O que eu gostava de ouvir sobre o ensino público

Estamos a cavar a desigualdade, perante o silêncio da sociedade e dos próprios agentes do ensino, os professores.

Foi mais uma notícia sobre as dificuldades dos serviços públicos. Não teve direito a reacções, muito menos gerou polémica. Passou como mais um caso, como peça de um processo de degradação do cumprimento pelo Estado das suas responsabilidades sociais perante a comunidade. Na segunda-feira, o PÚBLICO noticiava a denúncia de Filinto Lima, presidente da Associação Nacional de Directores de Agrupamentos e Escolas Públicas, de que faltam “pelo menos 811 assistentes operacionais”, cálculo indicativo com base em falhas de um por escola pública, sendo que há casos em que faltam mais. A situação, segundo este responsável, ameaça levar a fechos parciais “para pressionar o Governo a resolver a situação”.

Está na ordem do dia a discussão sobre a degradação do Serviço Nacional de Saúde (SNS). Um debate meritório porque revelador de uma preocupação urgente em relação à prestação de um serviço do Estado que é um dos pilares do Modelo Social Europeu. A prestação de cuidados de saúde pelo Estado não pode ser posta em causa. Mesmo havendo perspectivas diversas sobre o seu grau de estatização, ninguém de bom senso e que aceite o que são hoje as democracias europeias põe em causa serviços públicos de saúde. Logo, a sua degradação, fruto de décadas de subinvestimento, agravada pelos cortes financeiros durante a intervenção da troika, deve ser uma preocupação nacional. E deve ser exigido ao Estado que invista mais do que o que tem sido feito pelo actual Governo.

A preocupação e o debate público sobre a degradação dos serviços públicos parecem, porém, centrar-se sobretudo na saúde. Pode até ser normal, já que as suas falhas têm uma visibilidade imediata, através do aumento de mortes ou da ausência de tratamentos e de outros cuidados de saúde, mas parece-me no mínimo estranho que ninguém se manifeste ou reflicta sobre o que se passa nas escolas públicas. A começar pelos professores e por essa figura de proa do sindicalismo que é Mário Nogueira. Penso ser absolutamente bizarro que a luta sindical dos professores se limite a achar que estes têm direito à reposição do tempo de serviço nas carreiras que foi cortado pelas medidas de combate à iminente falência do Estado. Como se os professores fossem uma espécie de casta da função pública, que tem direito a receber o que os outros trabalhadores do Estado também perderam. Isto para já não falar nos que trabalham no privado.

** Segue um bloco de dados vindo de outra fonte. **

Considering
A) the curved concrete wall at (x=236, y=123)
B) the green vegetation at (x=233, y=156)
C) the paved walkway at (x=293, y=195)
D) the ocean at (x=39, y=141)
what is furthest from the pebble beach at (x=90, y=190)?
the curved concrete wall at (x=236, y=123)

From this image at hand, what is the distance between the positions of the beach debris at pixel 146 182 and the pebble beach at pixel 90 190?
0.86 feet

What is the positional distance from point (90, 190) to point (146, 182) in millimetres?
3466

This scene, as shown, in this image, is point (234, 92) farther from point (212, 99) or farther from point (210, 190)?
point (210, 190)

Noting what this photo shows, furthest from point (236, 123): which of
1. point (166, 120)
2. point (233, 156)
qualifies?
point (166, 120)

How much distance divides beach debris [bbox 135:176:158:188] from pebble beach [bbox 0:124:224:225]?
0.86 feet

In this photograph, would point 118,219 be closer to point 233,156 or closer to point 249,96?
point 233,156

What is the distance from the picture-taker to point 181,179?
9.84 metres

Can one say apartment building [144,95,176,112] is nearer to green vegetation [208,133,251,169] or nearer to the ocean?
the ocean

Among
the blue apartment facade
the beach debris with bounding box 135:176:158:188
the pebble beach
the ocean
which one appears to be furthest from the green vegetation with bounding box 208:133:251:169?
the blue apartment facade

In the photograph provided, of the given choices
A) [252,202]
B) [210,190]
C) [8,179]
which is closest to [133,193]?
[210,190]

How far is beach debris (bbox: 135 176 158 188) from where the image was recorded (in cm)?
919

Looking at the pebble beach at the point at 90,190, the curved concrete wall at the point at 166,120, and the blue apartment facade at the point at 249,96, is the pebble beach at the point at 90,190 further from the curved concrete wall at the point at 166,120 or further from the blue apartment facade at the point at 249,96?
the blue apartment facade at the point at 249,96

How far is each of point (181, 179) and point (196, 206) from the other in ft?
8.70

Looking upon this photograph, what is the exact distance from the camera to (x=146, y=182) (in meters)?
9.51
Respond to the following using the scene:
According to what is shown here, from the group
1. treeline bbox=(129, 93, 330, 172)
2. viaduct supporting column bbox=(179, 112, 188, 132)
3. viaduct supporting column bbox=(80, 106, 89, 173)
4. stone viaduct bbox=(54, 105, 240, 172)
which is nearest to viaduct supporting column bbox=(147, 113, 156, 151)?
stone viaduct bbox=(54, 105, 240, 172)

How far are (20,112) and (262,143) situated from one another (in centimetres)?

Repito, é absolutamente bizarro, na minha opinião, que os representantes sindicais dos professores, a começar pelo seu líder, Mário Nogueira, não façam uma exigência sobre a degradação das condições em que exercem a sua função social, a sua missão de educar. A escola é o espaço da inserção social e de formação de competência para o exercício profissional da vida em comunidade. É um lugar nobre, mais do que essencial é vital para a preparação da sociedade do futuro. Daí a importância, o papel incontornável do Estado não só na regulação do ensino mas também no assegurar da existência de ensino público de qualidade que forme os cidadãos do futuro. Por maior que seja o espaço para os privados operarem e garantirem instituições de ensino, as escolas públicas são estruturante do Modelo Social Europeu.

A notícia do PÚBLICO reflectia a falta de assistentes operacionais nas escolas públicas. Estes funcionários, antigamente conhecidos por contínuos, são essenciais ao funcionamento de uma escola, como a notícia mostrava, sem eles não abrem os balneários, as bibliotecas, as cantinas, etc. Ou seja, a escola não é feita só de professores. Porém, mesmo no que toca às condições em que estes prestam a sua missão, é sabido como as condições se degradaram desde que estão submersos em ondas crescentes de kafkiana burocracia, que dificulta o que a comunidade deles espera: ensinar.

Ora, na permanente, extenuante e barulhenta reivindicação sindical dos professores, a começar pelo discurso do seu líder, Mário Nogueira, a gritaria gira toda em torno de objectivos individualistas de reconhecimento de tempo de serviço e de aumentos salariais. Nem uma palavra se ouve sobre a degradação do ensino público e as suas consequências para a comunidade e para o Portugal futuro. As consequências da degradação do ensino público são larvares, silenciosas, não visíveis imediatamente pelos pais nem pela comunidade. Não há os eventuais mortos nem doentes em estado agravado pela má assistência do SNS. Mas a prazo estamos a formar cidadãos em piores condições de se inserirem e contribuírem para o bem comum da sociedade e para a sua realização pessoal. Estamos a cavar a desigualdade, perante o silêncio da sociedade e dos próprios agentes do ensino, os professores. E é sobre isto que eu gostava de ouvir Mário Nogueira falar.